[[ Passage shown open ]]

A rotor type open-end spinning unit in which in order to prevent blowing of air to the rear of an outlet of a fiber transporting channel formed in a spinning body and impingement of an air stream from the fiber transporting channel against the back face of a separator, the rear end of the outlet of the fiber transporting channel on the central side of a rotor is expanded forward of an imaginary line, connected between the rear end of the channel outlet furthest from the center of the rotor and the center of the rotor, and the angle α between the face of the fiber transporting channel confronting the combing roller and the plane intersecting the axis of the rotor at a right angle is made substantially equal to the taper angle θ of the back face of the separator.

Patent
   4471608
Priority
Jul 28 1981
Filed
Jul 22 1982
Issued
Sep 18 1984
Expiry
Jul 22 2002
Assg.orig
Entity
Large
7
7
EXPIRED
1. An open-end spinning unit comprising a spinning body provided therein with a means for feeding a sliver and a combing roller, a rotor comprising a circular side wall, a bottom wall, and an open space defined by both of said walls, a boss formed as a part of said spinning body covers said open space to define a spinning chamber within said rotor, and a fiber transporting channel having walls, one of said walls confronting said combing roller and an outlet opened to said spinning chamber through the top surface of said boss opposite the bottom wall of said rotor and positioned between the center of the rotor and the sidewall thereof, said outlet having a substantially quadrangular shape and having a rear edge, with respect to the direction from which the fiber leaves the channel outlet, which extends from a position toward the center of the rotor to a position away from the center of the rotor wherein the portion of the rear edge of the fiber transporting channel outlet nearest to the center of said rotor is positioned in a forward area in front of an imaginary straight line between said center and the portion of the rear edge furthest from said center with respect to the rotational direction of said rotor and an edge nearer the center of the rotor and an edge nearer the sidewall of the rotor wherein the length of the edge of the outlet nearer the center of the rotor is shorter than the length of the edge of the outlet nearer to the sidewall of the rotor.

[[ Passage shown closed ]]
[[ Collected data open ]]

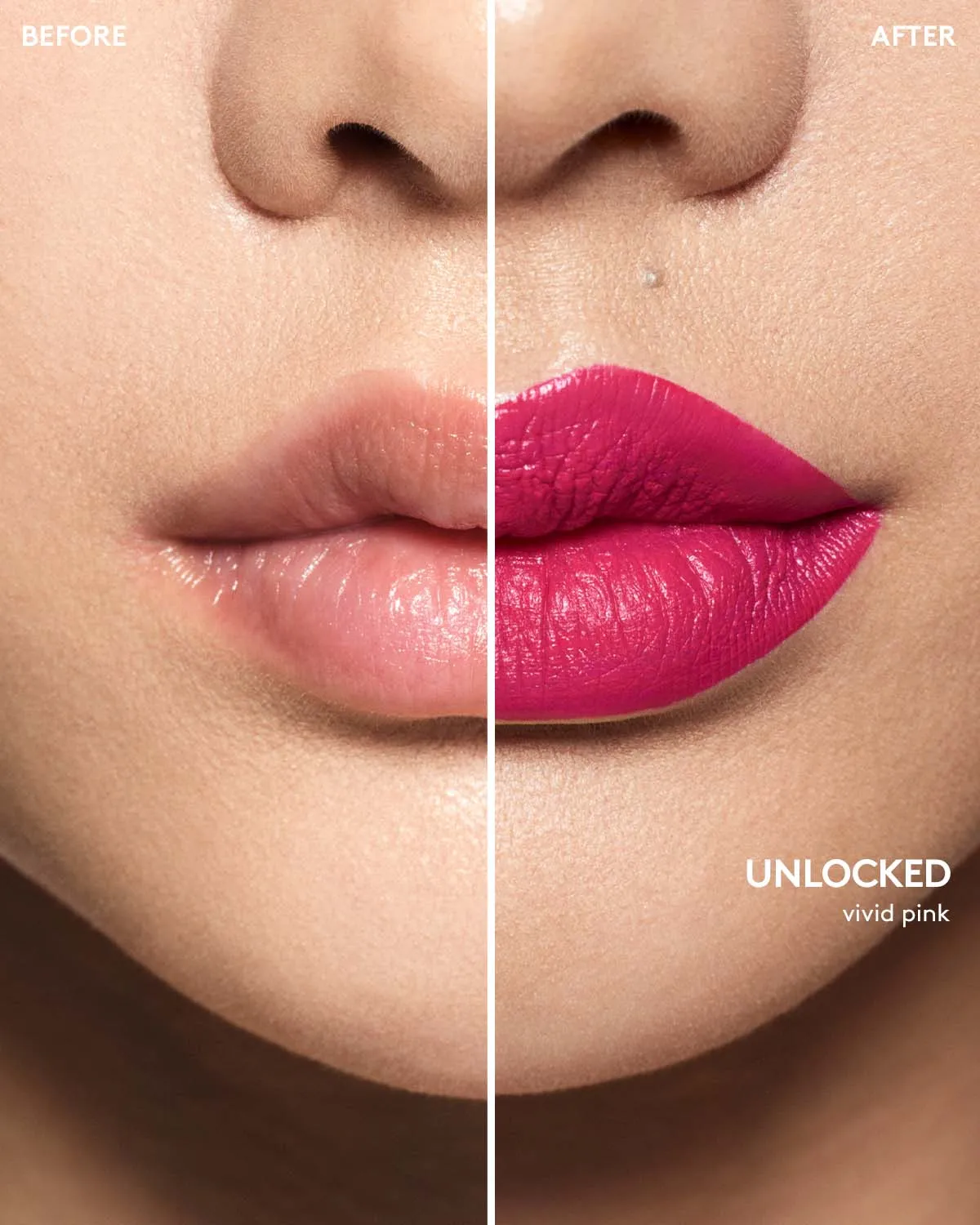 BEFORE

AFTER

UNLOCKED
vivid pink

[[ Collected data closed ]]

▶ [Tasks to perform]:
A) In the open-end spinning unit patent, what shape does the claim give the outlet of the fiber transporting channel?
B) Return the passage of the open-end spinning unit patent word for word, starting at "A rotor type" and ending at "of the separator.".

▶ [Responses to the exercise]:
A) A substantially quadrangular shape.

B)
A rotor type open-end spinning unit in which in order to prevent blowing of air to the rear of an outlet of a fiber transporting channel formed in a spinning body and impingement of an air stream from the fiber transporting channel against the back face of a separator, the rear end of the outlet of the fiber transporting channel on the central side of a rotor is expanded forward of an imaginary line, connected between the rear end of the channel outlet furthest from the center of the rotor and the center of the rotor, and the angle α between the face of the fiber transporting channel confronting the combing roller and the plane intersecting the axis of the rotor at a right angle is made substantially equal to the taper angle θ of the back face of the separator.